Why do you think you've been able to successfully gain and retain employees?
Well, for one, when it comes to hiring, Rene and myself have very good instincts and we really know how to select people from the onset that fit within our culture. Fit is just foremost especially because we're working virtually. We need people who are self-motivated. We need people that are very comfortable working as part of a team and people who don't need to be micromanaged.
What I think team members would say is that they feel very valued. In addition to feeling very valued, they get a lot of recognition. We're constantly getting positive feedback from our clients and I feel that if they're directing it towards one person, there's actually a lot of people behind that person that's making that person look so good. So everyone knows that whenever they get these e-mails—I send out a "Look Who Loves Us Now" e-mail to our entire team—that it's sort of a takeoff of Stephen Colbert 's Look Who's Honoring Me Now.
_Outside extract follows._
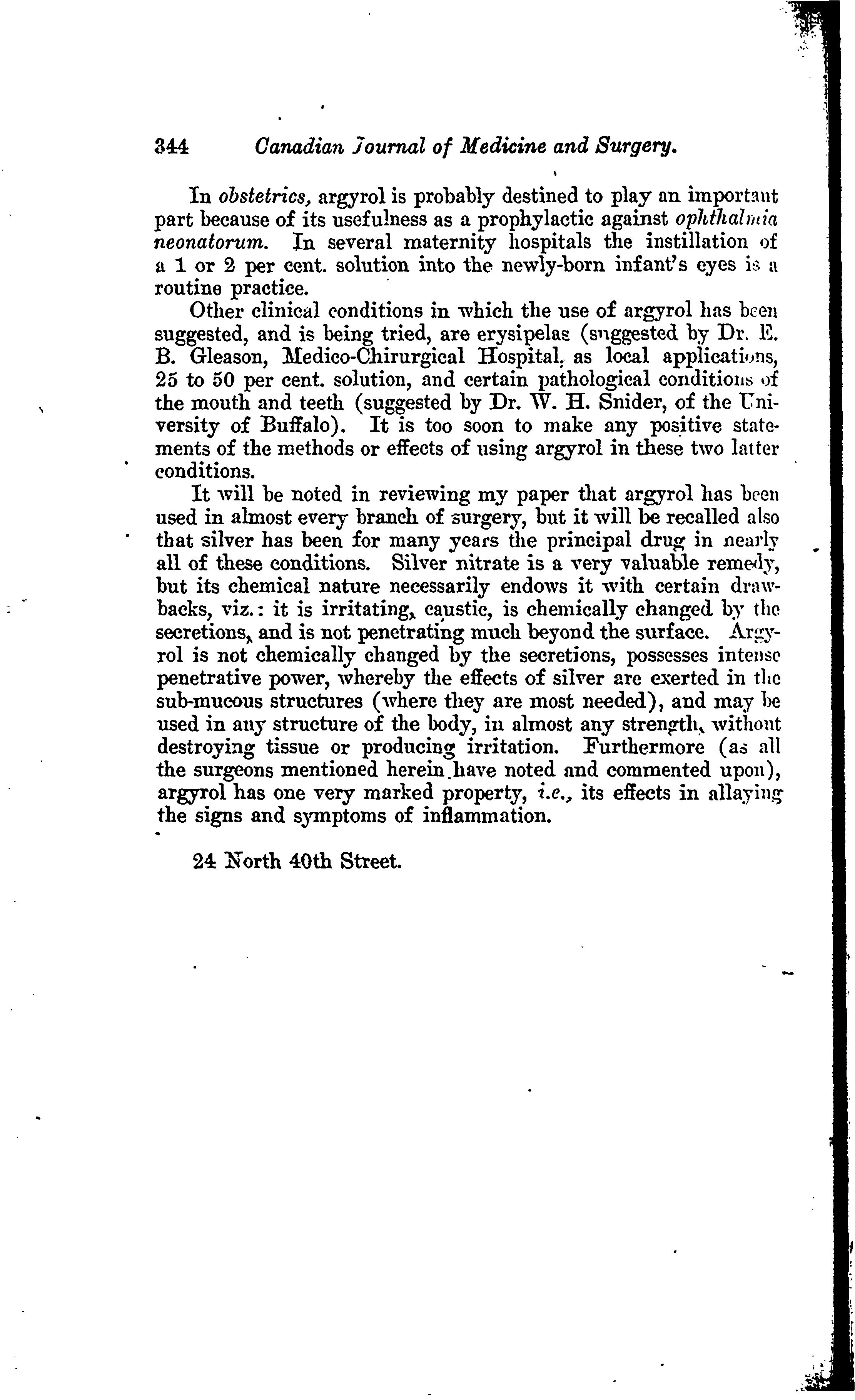 344 Canadian Journal of Medicine and Surgery.

In obstetrics, argyrol is probably destined to play an important part because of its usefulness as a prophylactic against ophthalmia neonatorum. In several maternity hospitals the instillation of a 1 or 2 per cent. solution into the newly-born infant's eyes is a routine practice.

Other clinical conditions in which the use of argyrol has been suggested, and is being tried, are erysipelas (suggested by Dr. E. B. Gleason, Medico-Chirurgical Hospital, as local applications, 25 to 50 per cent. solution, and certain pathological conditions of the mouth and teeth (suggested by Dr. W. H. Snider, of the University of Buffalo). It is too soon to make any positive statements of the methods or effects of using argyrol in these two latter conditions.

It will be noted in reviewing my paper that argyrol has been used in almost every branch of surgery, but it will be recalled also that silver has been for many years the principal drug in nearly all of these conditions. Silver nitrate is a very valuable remedy, but its chemical nature necessarily endows it with certain drawbacks, viz.: it is irritating, caustic, is chemically changed by the secretions, and is not penetrating much beyond the surface. Argyrol is not chemically changed by the secretions, possesses intense penetrative power, whereby the effects of silver are exerted in the sub-mucous structures (where they are most needed), and may be used in any structure of the body, in almost any strength, without destroying tissue or producing irritation. Furthermore (as all the surgeons mentioned herein have noted and commented upon), argyrol has one very marked property, i.e., its effects in allaying the signs and symptoms of inflammation.

24 North 40th Street.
Retaining our people is probably our highest priority. It's probably even higher than client retention, which is also very important to us. We know businesses spend a lot of time and money with turnover. We are growing so fast that we cannot afford to spend the time training and retraining. We have to get it right from the beginning. Our company was not funded by any investors, so we really built this from scratch. We just have to nail it every time—we want to keep our people.
What else does your company do that could possibly contribute to your company's ability to keep employees happy?
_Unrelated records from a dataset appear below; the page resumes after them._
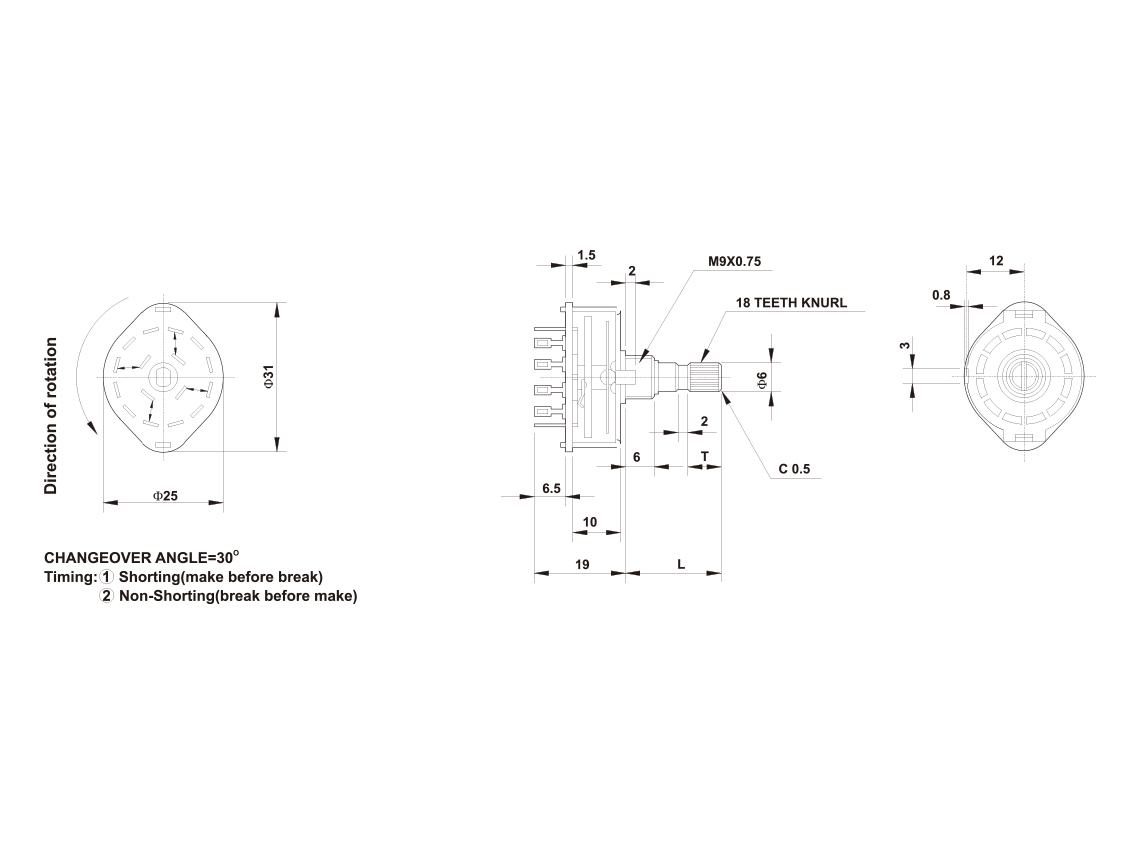 Direction of rotation

Φ31

Φ25

CHANGEOVER ANGLE=30°
Timing: ① Shorting(make before break)
② Non-Shorting(break before make)

1.5

2

M9X0.75

18 TEETH KNURL

Φ6

2

6

T

C 0.5

6.5

10

19

L

12

0.8

3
We pay 100 percent of the person's health insurance and it's the best health insurance you can get. That has been a core value of ours. [Even] when we were really struggling as a company, one thing we never compromised on was health insurance. In addition, they all get unlimited sick days. There's a tremendous amount of trust, [and] we've never had anyone take advantage of this, but we feel that people shouldn't be using their vacation days when their sick.
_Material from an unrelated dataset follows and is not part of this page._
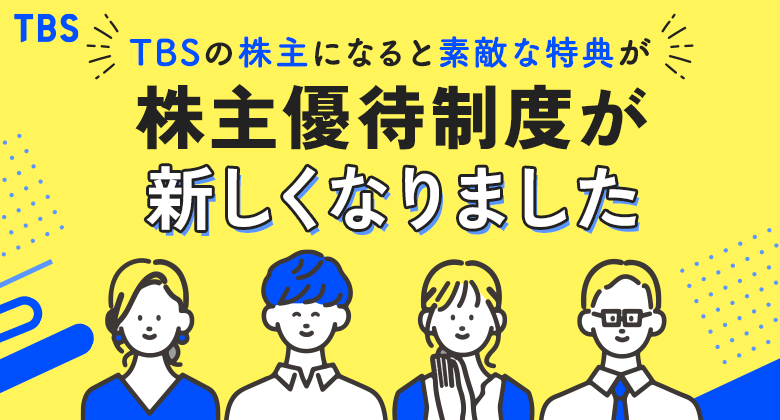 TBS

TBSの株主になると素敵な特典が

株主優待制度が
新しくなりました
How do you keep your employees motivated to work throughout the year?
We need a happy support team. A happy support team makes for happy clients that we can retain. In December our company will be 10 years old. [Since] people have worked so hard we wanted to make sure they had the energy for what we think is going to be a very big year. So we told everyone that we have a 10-10-10 incentive plan. In our tenth year, if we hit $10 million, which we think is very doable, every employee will get $10,000. It doesn't matter what position they have in the company, they are all appreciated, and we know very much that we can't reach $10 million dollars without everyone contributing. When we established the $10 million goal, we made sure that we chose one that was very doable or else Rene and I would become the most unpopular people. Last year, we sent out broadcast e-mails for colleges and we told everyone that if we get 100 million messages everyone would get an iPad. So they all got an iPad. That's something that we did that probably other companies wouldn't do.
What's one of the biggest lessons you've learned since starting Fire Engine RED?
It's all about the team. Its all about hiring the best talent, that's more important than anything. It's more important than money. Just having the right people, the right team and preserving that culture and really making certain that you continue to take every hire really seriously.